Keenan’s basic premise is that theology precedes change and change cannot be made or accepted without doing due diligence first to Scripture and history and reason. Keenan mainly concerned herself with reason because that is what TEC thought was on its side. It wasn’t. When medical associations, media, and even schools get together to claim a false stereotype, it is a mistake to ignore what people are concerned about. “My gift is being able to explain clearly to lay people what reason has to say about homosexuality. The Lord positioned me and gave me a voice that was helpful for the Global South, who was being called backward. They were not the ones who were ignorant. They appreciated my efforts.”

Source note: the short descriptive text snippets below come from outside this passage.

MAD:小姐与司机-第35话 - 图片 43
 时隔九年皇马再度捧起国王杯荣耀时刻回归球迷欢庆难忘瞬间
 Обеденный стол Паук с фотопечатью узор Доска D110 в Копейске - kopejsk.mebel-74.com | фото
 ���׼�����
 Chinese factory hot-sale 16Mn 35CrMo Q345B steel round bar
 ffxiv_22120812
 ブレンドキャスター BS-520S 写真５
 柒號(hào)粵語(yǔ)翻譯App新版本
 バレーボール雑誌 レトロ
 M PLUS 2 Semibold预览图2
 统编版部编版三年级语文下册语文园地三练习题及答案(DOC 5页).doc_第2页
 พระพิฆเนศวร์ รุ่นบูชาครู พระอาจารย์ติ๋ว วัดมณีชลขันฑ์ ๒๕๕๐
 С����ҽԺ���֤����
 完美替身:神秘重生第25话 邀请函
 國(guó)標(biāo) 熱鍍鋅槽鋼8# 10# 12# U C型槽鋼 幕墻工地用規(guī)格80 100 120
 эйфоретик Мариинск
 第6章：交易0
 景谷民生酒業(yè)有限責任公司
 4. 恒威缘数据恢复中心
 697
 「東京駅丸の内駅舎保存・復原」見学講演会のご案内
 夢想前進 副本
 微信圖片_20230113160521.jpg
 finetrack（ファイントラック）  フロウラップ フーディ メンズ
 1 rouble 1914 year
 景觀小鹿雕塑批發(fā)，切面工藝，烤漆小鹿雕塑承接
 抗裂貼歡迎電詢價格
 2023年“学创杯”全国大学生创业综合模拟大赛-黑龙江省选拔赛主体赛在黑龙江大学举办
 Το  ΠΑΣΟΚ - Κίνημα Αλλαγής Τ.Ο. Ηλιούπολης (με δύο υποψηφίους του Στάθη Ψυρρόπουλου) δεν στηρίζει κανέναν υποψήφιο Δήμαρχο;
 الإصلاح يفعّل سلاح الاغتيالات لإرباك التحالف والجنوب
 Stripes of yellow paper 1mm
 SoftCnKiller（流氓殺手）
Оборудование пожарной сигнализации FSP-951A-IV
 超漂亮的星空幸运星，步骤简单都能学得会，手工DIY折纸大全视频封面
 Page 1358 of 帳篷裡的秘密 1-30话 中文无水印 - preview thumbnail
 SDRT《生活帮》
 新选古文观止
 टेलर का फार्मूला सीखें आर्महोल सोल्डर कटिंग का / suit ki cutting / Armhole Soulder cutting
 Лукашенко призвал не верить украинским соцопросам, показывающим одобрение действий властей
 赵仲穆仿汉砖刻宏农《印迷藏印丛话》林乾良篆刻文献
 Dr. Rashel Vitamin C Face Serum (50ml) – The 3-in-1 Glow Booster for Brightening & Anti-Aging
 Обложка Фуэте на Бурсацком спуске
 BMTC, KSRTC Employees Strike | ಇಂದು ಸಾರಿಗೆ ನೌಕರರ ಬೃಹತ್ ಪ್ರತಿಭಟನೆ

Just before her book went to the publishers, the House of Bishops’ Theology Committee released its study on homosexuality, which it had kept secret from the people of the church for almost two years. By the time it was released, the Episcopal Church had confirmed the election of another partnered gay bishop, so theology again failed to precede change.

Keenan’s book raises a number of profound issues.

Can the Episcopal Church ever be honest in talking about homosexuality except to listen to the whine of a very small percentage of its people?

Does TEC really care what Global South Anglicans, the vast majority of the Anglican Communion, really think and believe about homosexuality?

Will TEC continue believing in what masquerades as science as its dominant political outlook?

Will TEC ever cease its underhanded politics of containment on homosexuality, then demand its full acceptance, and then finally come down hard and ultimately drive out those who disagree with it?

None of the options look good. Keenan’s book is a courageous account of one woman’s attempt to come up against the principalities and powers in The Episcopal Church and the wider Anglican Communion. While she was not aware that most of the players and bishops are either homosexuals or bi-sexual masquerading as heterosexuals, she is to be commended for taking on the establishment.

When the final chapters of TEC are written, hers will be an important contribution to a church that is fast going out of business, destroyed by bad theology and even worse morals.